══ Raw data ══

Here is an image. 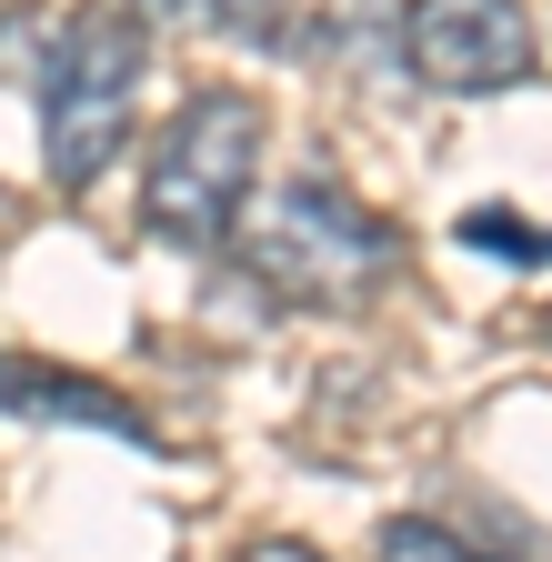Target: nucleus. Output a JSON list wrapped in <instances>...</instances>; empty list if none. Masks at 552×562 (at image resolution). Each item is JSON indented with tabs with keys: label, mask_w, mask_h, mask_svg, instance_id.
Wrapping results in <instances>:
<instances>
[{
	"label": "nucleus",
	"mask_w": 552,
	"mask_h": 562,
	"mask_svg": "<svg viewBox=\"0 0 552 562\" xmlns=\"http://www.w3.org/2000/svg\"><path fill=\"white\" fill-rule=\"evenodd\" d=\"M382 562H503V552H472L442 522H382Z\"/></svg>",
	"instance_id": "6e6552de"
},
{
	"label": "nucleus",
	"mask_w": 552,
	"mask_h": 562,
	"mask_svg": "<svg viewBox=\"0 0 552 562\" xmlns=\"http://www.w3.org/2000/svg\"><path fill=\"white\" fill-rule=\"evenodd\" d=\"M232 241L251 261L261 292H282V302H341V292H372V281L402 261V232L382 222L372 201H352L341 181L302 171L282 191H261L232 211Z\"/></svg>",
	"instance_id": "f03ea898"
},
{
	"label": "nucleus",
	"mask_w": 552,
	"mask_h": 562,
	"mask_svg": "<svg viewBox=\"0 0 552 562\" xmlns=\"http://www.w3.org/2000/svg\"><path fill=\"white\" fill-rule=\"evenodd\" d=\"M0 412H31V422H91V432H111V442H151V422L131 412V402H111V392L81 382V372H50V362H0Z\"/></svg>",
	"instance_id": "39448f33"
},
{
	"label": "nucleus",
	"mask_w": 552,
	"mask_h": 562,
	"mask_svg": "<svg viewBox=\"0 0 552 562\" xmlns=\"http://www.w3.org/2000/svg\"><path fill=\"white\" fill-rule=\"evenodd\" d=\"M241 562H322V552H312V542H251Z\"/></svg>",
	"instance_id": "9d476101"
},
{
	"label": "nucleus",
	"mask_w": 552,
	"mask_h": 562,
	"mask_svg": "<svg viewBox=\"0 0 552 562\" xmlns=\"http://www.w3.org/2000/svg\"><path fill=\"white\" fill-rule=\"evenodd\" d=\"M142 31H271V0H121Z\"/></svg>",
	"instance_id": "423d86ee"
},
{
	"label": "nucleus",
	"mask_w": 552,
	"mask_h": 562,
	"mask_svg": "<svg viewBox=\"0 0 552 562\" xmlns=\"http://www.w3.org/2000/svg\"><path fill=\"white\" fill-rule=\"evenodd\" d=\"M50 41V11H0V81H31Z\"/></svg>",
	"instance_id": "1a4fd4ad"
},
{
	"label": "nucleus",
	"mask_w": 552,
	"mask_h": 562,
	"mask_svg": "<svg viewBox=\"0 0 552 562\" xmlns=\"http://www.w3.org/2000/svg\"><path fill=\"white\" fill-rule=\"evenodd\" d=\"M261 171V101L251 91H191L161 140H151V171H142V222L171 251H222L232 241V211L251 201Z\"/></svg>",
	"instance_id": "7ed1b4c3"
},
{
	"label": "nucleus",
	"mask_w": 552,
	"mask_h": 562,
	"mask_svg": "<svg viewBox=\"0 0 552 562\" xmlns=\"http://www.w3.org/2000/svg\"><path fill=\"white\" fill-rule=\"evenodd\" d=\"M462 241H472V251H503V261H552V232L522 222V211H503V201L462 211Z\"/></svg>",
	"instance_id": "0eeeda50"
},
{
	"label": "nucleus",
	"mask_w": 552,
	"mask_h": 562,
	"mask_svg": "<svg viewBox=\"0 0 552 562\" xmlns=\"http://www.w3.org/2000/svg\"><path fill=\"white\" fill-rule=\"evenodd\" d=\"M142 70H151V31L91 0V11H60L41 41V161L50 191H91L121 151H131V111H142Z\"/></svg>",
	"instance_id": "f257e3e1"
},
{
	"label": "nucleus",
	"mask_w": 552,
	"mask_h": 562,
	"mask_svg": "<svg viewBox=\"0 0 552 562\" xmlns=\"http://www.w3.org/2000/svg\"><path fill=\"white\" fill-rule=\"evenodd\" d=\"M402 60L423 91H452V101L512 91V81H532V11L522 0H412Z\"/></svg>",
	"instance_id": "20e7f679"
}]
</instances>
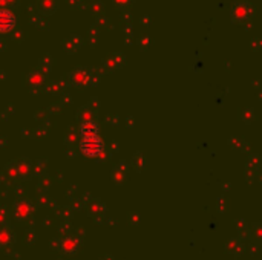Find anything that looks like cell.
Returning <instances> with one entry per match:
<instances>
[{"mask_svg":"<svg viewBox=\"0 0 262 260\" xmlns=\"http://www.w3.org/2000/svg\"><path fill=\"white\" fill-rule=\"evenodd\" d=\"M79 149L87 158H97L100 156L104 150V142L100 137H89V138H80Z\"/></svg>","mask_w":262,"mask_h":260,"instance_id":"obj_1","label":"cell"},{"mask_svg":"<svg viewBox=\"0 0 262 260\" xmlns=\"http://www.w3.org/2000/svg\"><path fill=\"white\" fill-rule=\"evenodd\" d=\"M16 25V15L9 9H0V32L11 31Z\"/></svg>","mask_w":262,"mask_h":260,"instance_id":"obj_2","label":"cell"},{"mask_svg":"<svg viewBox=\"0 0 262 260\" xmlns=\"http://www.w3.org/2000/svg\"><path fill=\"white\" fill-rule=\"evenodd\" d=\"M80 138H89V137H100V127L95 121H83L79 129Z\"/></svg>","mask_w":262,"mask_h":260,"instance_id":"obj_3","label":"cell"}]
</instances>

═══
══ Raw data ══

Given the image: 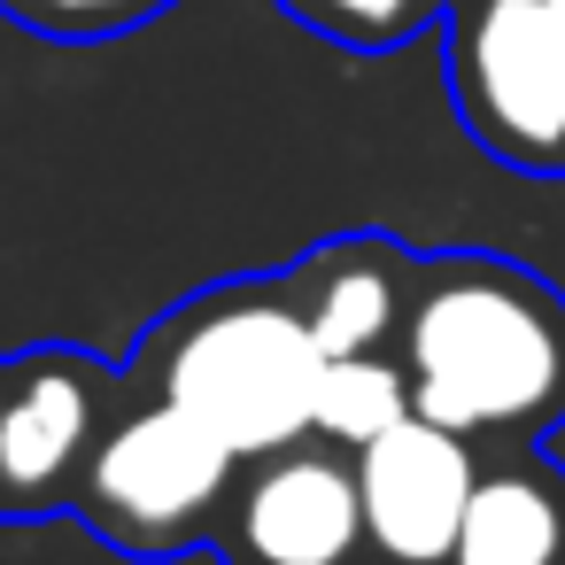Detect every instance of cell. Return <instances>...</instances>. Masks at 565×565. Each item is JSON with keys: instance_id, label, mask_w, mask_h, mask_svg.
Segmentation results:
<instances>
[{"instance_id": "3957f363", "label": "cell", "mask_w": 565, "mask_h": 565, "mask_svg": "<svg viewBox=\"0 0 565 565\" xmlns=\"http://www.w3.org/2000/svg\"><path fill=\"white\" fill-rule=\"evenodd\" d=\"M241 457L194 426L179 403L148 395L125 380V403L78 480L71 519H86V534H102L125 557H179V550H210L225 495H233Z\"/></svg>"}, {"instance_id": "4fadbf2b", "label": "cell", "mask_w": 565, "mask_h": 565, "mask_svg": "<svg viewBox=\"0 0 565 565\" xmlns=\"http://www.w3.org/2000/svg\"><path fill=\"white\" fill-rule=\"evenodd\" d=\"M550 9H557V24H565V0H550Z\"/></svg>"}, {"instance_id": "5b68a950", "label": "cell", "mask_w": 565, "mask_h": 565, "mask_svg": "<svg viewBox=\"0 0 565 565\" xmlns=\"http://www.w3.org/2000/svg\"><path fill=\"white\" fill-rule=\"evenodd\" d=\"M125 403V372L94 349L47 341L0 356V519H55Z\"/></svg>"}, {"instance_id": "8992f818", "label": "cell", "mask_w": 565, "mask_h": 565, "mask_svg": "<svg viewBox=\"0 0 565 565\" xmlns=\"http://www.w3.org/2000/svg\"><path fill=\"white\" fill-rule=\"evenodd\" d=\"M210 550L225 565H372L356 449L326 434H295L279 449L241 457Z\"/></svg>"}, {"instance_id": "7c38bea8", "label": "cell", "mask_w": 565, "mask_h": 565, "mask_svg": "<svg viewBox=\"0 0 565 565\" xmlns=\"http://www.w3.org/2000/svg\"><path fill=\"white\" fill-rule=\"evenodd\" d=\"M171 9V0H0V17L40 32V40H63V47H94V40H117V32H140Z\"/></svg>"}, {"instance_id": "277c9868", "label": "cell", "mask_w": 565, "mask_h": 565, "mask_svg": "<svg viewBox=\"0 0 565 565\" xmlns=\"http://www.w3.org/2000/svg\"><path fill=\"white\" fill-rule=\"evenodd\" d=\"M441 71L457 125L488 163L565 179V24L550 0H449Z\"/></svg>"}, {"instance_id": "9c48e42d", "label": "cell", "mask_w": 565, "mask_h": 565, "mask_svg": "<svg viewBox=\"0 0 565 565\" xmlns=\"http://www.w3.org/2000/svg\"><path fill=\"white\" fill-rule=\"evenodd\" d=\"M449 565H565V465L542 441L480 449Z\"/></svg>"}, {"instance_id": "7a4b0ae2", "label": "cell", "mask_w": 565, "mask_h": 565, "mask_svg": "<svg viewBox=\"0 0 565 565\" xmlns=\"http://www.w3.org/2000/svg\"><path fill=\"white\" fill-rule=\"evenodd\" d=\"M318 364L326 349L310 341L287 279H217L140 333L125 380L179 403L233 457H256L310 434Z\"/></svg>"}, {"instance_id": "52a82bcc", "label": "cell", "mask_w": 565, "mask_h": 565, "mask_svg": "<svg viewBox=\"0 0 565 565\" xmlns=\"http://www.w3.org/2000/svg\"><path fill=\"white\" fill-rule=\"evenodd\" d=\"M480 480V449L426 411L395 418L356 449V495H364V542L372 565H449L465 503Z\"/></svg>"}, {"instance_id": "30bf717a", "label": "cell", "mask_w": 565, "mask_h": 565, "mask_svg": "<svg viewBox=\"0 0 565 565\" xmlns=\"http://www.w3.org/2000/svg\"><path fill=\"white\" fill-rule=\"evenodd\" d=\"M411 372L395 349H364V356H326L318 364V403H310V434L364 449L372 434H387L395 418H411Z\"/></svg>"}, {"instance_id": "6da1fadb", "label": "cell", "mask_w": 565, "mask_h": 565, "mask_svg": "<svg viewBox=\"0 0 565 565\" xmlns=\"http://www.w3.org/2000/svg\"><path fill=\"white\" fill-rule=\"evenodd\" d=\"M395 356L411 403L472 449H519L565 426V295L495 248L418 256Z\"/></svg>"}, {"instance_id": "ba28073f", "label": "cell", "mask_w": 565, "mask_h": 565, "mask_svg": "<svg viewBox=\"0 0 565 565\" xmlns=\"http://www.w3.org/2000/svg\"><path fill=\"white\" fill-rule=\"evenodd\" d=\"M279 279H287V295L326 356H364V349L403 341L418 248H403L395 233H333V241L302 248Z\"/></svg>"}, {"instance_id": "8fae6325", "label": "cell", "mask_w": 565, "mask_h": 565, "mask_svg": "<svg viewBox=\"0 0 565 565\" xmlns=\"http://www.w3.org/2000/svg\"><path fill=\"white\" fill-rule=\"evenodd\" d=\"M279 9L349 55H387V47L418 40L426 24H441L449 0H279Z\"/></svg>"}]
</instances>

═══

Please list each line of the data above that contains the word "results". Uppercase and lowercase letters must match.

Wrapping results in <instances>:
Segmentation results:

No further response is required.